◆ Excerpt provided ◆
——

HABAXE - High Altitude Balloon Tracker for PICAXE.

srnet

Senior Member
Cut down - balloon release

Cut Down

Just tested the mod to allow a remote cut down (balloon release) of HABAXE.

Remotely operated cut downs don’t seem popular in the UK, which is odd considering the obvious safety benefit of being able to terminate a flight if the balloon drifts where it should not.
One reason seems to be a belief that the transmission of a cut down signal is not allowed, even for a radio amateur. Ofcom seem ambivalent on the issue, and for it to be illegal the receiver on the airborne balloon would need to be deemed part of the ‘amateur radio station’. This seems completely untenable as no license is required to own or use an amateur radio receiver in the first place, so how can a receiver also be considered part of an ‘amateur radio station’ ?

However, whilst the use of an amateur radio license would be needed to if you wanted to use a high power amplifier to send a cut down signal say 1000km (needs about 5W ERP), the RFM22 can be used on its own over shorter distances.

Transmissions of 10mW are licence exempt, and this would have a range of about 15km, ground station to balloon. RC control in the 458Mhz band at 100mW is allowed in the UK, and this would have a range of about 40km.

The RFM22 can easily switch between transmitting on one frequency, license exempt at 434mhz say, but then listen on an amateur radio frequency or the RC control frequency of 458Mhz. Similarly the ground station can easily switch between downlink and uplink frequencies.

——

Write out the HABAXE post word for word, beginning at "Senior Member" and continuing through "radio station’ ?". The listing has no connection to the HABAXE post.

◆ Dataset ◆
——

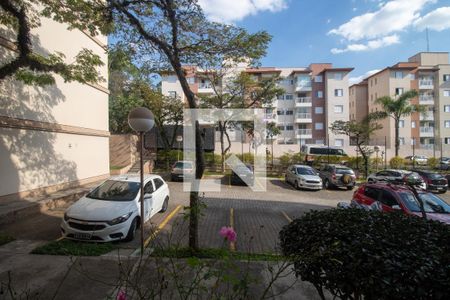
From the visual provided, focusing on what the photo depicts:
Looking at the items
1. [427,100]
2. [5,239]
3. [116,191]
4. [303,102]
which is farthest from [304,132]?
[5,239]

——

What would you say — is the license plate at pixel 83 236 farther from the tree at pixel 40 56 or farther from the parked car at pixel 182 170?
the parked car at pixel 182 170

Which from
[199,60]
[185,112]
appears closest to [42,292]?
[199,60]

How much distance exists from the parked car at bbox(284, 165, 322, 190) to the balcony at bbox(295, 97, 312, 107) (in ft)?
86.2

——

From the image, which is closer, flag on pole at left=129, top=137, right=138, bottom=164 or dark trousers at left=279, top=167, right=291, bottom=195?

——

◆ Complete response ◆
Senior Member
Cut down - balloon release

Cut Down

Just tested the mod to allow a remote cut down (balloon release) of HABAXE.

Remotely operated cut downs don’t seem popular in the UK, which is odd considering the obvious safety benefit of being able to terminate a flight if the balloon drifts where it should not.
One reason seems to be a belief that the transmission of a cut down signal is not allowed, even for a radio amateur. Ofcom seem ambivalent on the issue, and for it to be illegal the receiver on the airborne balloon would need to be deemed part of the ‘amateur radio station’. This seems completely untenable as no license is required to own or use an amateur radio receiver in the first place, so how can a receiver also be considered part of an ‘amateur radio station’ ?